TEXT SEGMENT:
++++++++++++++++++++

Mexicos economy deteriorated dramatically as a result of the credit crisis - and particularly the deep US recession, because of its close links to the US business cycle. Real GDP growth decreased by 6.1% year-on-year in 2009 because of falling industrial exports [down 14%], decreasing workers remittances, the funds that expatriate workers send back to Mexico, a liquidity crunch with scarcer bank credits and external finance, and the outbreak of swine flu. Domestic demand also took a turn for the worse, with consumer spending and business sector activities decreasing. Both unemployment and underemployment rose sharply.
Despite all that, Mexicos recovery in 2010 was strong, with output growing 5.5%, thanks mainly to a resurgence of exports, up 24% year-on-year. This reversal of fortunes fully compensated for 2009s export losses as demand from the US picked up again. Domestic demand [private investors and consumers] also recovered, although not enough to compensate for its decline of 5% in 2009.
Growth continued into 2011: by 4.6% year-on-year in Q1 [0.52% on the previous quarter]. The growth in industrial production slowed to 4.2% in March after its higher rates in the first two months of the year. Overall exports rose by 24% in the first two months while, according to the Automobile Industry Association, the export of vehicles rose 17.8% in March to a record 192,783 units. Rising employment boosted consumer demand in Q1 and inflation has decreased so far this year, with year-on-year inflation standing at 3.4% in April. According to the Mexican Ministry of Economy, foreign direct investment [FDI] increased by 10.5% year-on-year in Q1, to US$ 4.8 billion, with the US accounting for 85% of this figure. In comparison, for the whole of 2009, FDI fell to US$ 15.3 billion, and then grew to US$ 18.7 billion in 2010.
Mexicos banks are, in general, well capitalised and liquid, with limited exposure to foreign currency risks. However, banks are performing below potential [bank assets as a percentage of GDP: only 46%], constraining the credit growth needed to stimulate private consumption. A cautious lending policy is also restricting financing options for small and medium-sized enterprises.
Solid economic policies
Overall, Mexicos budgetary and monetary policies are robust, with an acceptable public sector financial position. The budget deficit will improve from 3.2% of GDP in 2009 and 3.4% last year to around 2% of GDP in 2011, while public debt constitutes 36% of GDP. However, additional fiscal consolidation is urgently required to compensate for low tax revenues [Mexico has a narrow tax base of only 10%] and the structural decrease in oil revenues, which represent almost a third of public sector income.

++++++++++++++++++++

THE REQUEST:
Please quote the Mexican economy report above word for word, starting with "Growth continued into" and going on through "billion in 2010.".

INFORMATION PROVIDED:
++++++++++++++++++++

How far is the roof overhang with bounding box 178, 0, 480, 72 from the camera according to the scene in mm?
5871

++++++++++++++++++++

EXERCISE SOLUTION:
Growth continued into 2011: by 4.6% year-on-year in Q1 [0.52% on the previous quarter]. The growth in industrial production slowed to 4.2% in March after its higher rates in the first two months of the year. Overall exports rose by 24% in the first two months while, according to the Automobile Industry Association, the export of vehicles rose 17.8% in March to a record 192,783 units. Rising employment boosted consumer demand in Q1 and inflation has decreased so far this year, with year-on-year inflation standing at 3.4% in April. According to the Mexican Ministry of Economy, foreign direct investment [FDI] increased by 10.5% year-on-year in Q1, to US$ 4.8 billion, with the US accounting for 85% of this figure. In comparison, for the whole of 2009, FDI fell to US$ 15.3 billion, and then grew to US$ 18.7 billion in 2010.